━━━━━ RECORD SET
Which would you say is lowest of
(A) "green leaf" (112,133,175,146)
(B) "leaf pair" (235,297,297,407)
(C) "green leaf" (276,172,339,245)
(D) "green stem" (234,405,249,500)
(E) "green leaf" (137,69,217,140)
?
━━━━━━━━━━
AIM OF THE TASK:
Rewrite every line of the items above as a JSON list of strings, one string per line, and omit any blank lines.

OUTPUT BELOW:
[
  "Which would you say is lowest of",
  "(A) \"green leaf\" (112,133,175,146)",
  "(B) \"leaf pair\" (235,297,297,407)",
  "(C) \"green leaf\" (276,172,339,245)",
  "(D) \"green stem\" (234,405,249,500)",
  "(E) \"green leaf\" (137,69,217,140)",
  "?"
]